### [Task requirements]
Only the lines from the one with "What is the span" through the final line should be given again, exactly as they appear, minus the pictures.
+---+
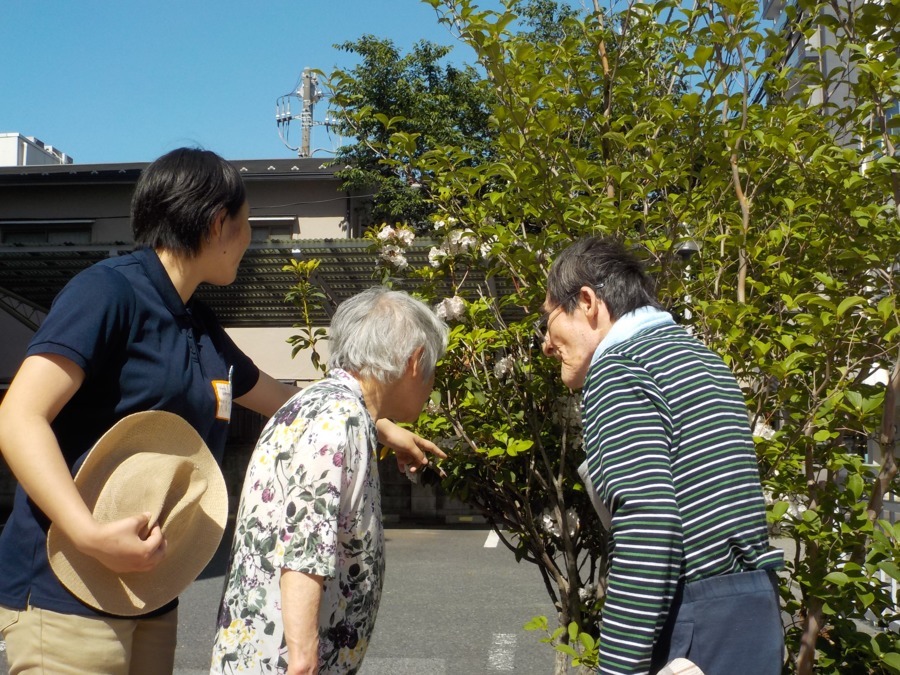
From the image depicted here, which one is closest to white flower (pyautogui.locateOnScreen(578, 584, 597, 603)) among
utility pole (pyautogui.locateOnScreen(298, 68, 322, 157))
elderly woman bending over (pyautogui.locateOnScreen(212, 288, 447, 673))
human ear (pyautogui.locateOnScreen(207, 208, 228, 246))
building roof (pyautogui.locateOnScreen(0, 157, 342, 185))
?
elderly woman bending over (pyautogui.locateOnScreen(212, 288, 447, 673))

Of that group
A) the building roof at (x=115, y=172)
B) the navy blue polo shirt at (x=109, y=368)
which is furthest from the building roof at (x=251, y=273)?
the navy blue polo shirt at (x=109, y=368)

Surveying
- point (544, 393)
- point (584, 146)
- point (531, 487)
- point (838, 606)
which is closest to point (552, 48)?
point (584, 146)

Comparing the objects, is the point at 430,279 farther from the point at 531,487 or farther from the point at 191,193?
the point at 191,193

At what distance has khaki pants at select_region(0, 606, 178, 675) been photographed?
5.57ft

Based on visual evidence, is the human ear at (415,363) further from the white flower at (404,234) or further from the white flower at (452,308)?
the white flower at (404,234)

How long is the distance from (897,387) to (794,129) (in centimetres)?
78

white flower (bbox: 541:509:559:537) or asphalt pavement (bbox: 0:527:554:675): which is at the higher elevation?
white flower (bbox: 541:509:559:537)

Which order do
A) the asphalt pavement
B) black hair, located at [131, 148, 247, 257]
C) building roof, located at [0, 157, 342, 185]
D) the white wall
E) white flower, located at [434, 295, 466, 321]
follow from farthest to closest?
the white wall → building roof, located at [0, 157, 342, 185] → the asphalt pavement → white flower, located at [434, 295, 466, 321] → black hair, located at [131, 148, 247, 257]

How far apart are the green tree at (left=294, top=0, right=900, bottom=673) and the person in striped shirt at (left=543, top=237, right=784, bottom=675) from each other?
2.62ft

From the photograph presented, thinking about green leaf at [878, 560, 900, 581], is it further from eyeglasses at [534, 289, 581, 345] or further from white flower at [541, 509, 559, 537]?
white flower at [541, 509, 559, 537]

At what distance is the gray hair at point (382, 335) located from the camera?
1975mm

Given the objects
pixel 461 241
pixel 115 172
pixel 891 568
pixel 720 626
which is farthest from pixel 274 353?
pixel 720 626

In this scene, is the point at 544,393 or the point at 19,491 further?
the point at 544,393

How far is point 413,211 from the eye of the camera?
1645 cm
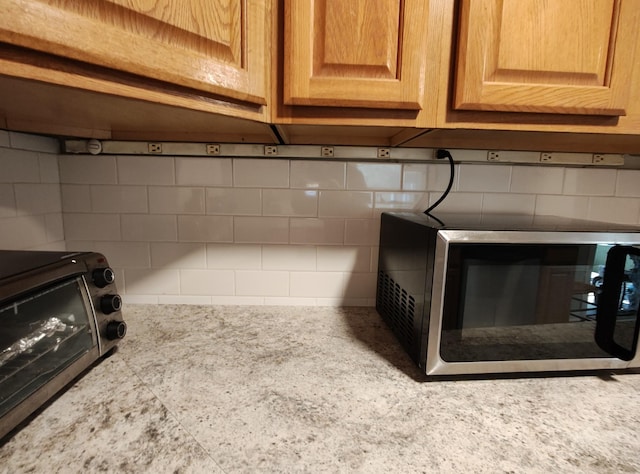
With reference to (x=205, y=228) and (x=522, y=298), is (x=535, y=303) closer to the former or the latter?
(x=522, y=298)

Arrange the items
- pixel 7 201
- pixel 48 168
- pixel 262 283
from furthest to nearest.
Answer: pixel 262 283, pixel 48 168, pixel 7 201

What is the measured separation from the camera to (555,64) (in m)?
A: 0.56

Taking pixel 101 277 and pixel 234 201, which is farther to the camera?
pixel 234 201

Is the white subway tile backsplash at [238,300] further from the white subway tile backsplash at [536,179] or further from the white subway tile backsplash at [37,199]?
the white subway tile backsplash at [536,179]

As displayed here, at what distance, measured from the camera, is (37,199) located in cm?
83

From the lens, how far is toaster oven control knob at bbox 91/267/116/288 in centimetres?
61

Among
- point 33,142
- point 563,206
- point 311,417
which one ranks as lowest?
point 311,417

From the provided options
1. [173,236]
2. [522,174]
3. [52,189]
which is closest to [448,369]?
[522,174]

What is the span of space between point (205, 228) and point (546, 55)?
89 centimetres

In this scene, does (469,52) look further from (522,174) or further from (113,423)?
(113,423)

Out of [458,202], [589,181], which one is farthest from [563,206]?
[458,202]

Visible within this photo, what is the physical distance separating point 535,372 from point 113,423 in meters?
0.76

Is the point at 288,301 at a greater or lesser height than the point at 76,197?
lesser

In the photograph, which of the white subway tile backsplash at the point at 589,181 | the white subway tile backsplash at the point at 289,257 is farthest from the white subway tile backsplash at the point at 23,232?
the white subway tile backsplash at the point at 589,181
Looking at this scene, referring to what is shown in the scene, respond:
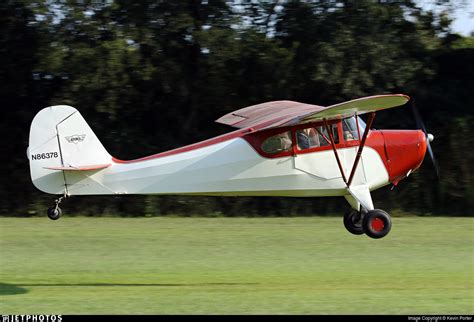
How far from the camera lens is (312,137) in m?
11.6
+---+
### [Correct answer]
What is the span of space between point (205, 228) and point (546, 55)?
89 centimetres

In this scene, does (469,52) look further from (522,174) or further from (113,423)?
(113,423)

Out of [458,202], [589,181], which one is farthest from [563,206]?
[458,202]

Visible within this photo, what is the physical distance separating point 535,372 from point 113,423 in meters?
0.76

Is the point at 288,301 at a greater or lesser height than the point at 76,197?
lesser

In the photograph, which of the white subway tile backsplash at the point at 589,181 | the white subway tile backsplash at the point at 289,257 is farthest from the white subway tile backsplash at the point at 23,232?
the white subway tile backsplash at the point at 589,181
Looking at this scene, referring to what is shown in the scene, respond:
How far from the camera lens is (312,137) in m?
11.6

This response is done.